What do you think could be done to actively encourage more women to join the technology market place in general?I think much more needs to happen in schools, and in the media, to try and help the ‘image’ that technology careers have and to help both boys and girls in schools avoid falling into the sort of preconceptions that exist. Ironically this generation is more IT literate and knowledgeable than ever. I have watched my daughter naturally develop IT skills as she makes use of technology in pretty much everything she does, socialising, shopping, studying, playing and so on. She is far more IT literate than many of my customers in a working environment and yet she would describe herself as having no interest in and knowing nothing about ‘technology’ – a self-description driven by not wanting to seen as a ‘geek’! We have a lot of work to do to reposition what IT is all about and what a technology career can be about.

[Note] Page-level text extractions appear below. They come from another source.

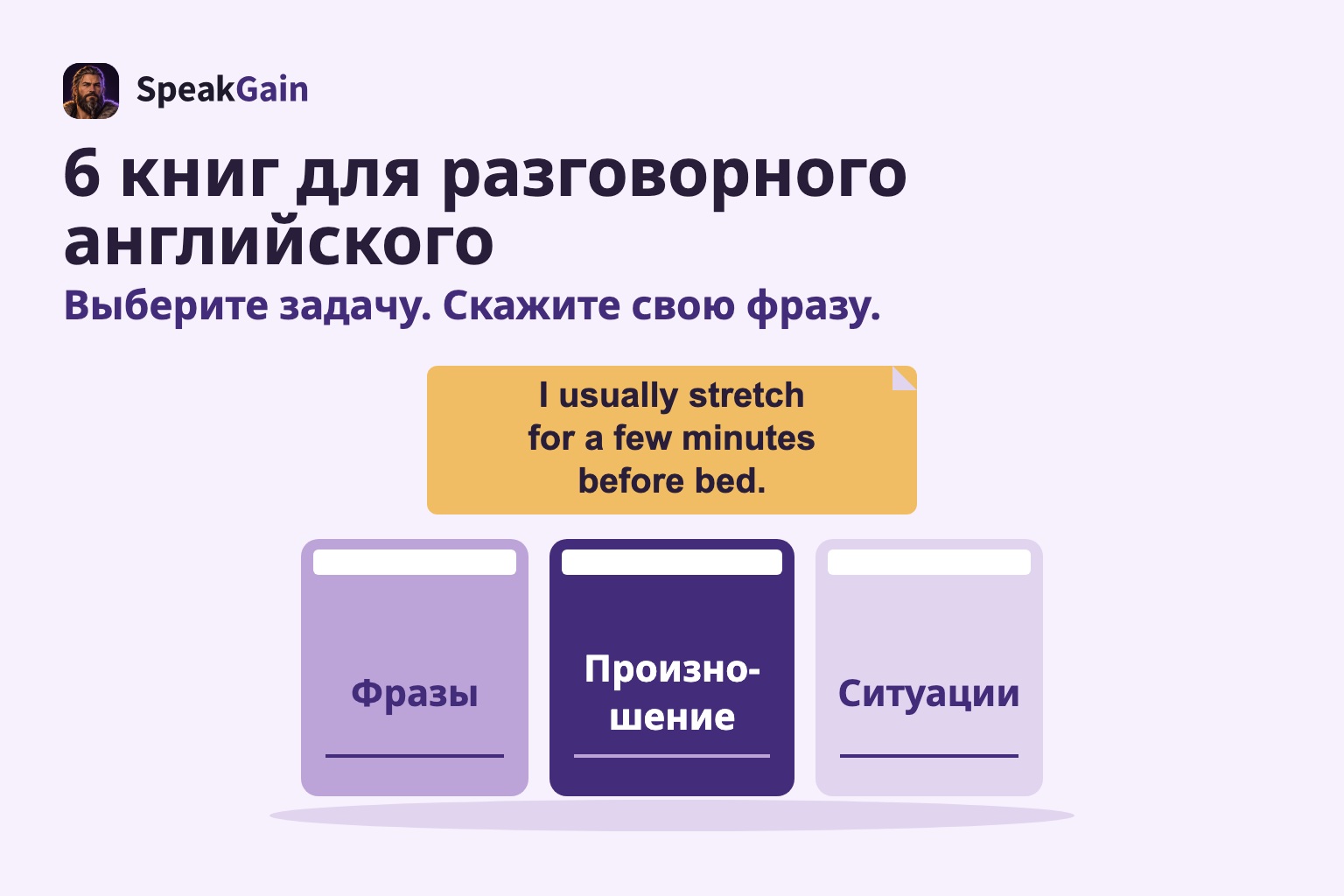 SpeakGain

6 книг для разговорного английского

Выберите задачу. Скажите свою фразу.

I usually stretch for a few minutes before bed.

Фразы

Произношение

Ситуации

I also think IT professionals themselves could do more to help. I was disappointed at the UK IT industry awards this year to yet again see groups of young male IT professionals indulging in excessively ‘laddish’ macho behaviour, especially as the evening wore on. The choice of entertainment was also very geared towards a male audience. Men in the profession need to start adopting a slightly more professional attitude if they are going to help change the industry’s image.
If you could give young women looking for a position in the IT market place a single piece of advice what would it be?Be yourself, believe in yourself utterly and go for it. The fact that you’re a woman is totally irrelevant and if you really believe that then so will everyone else.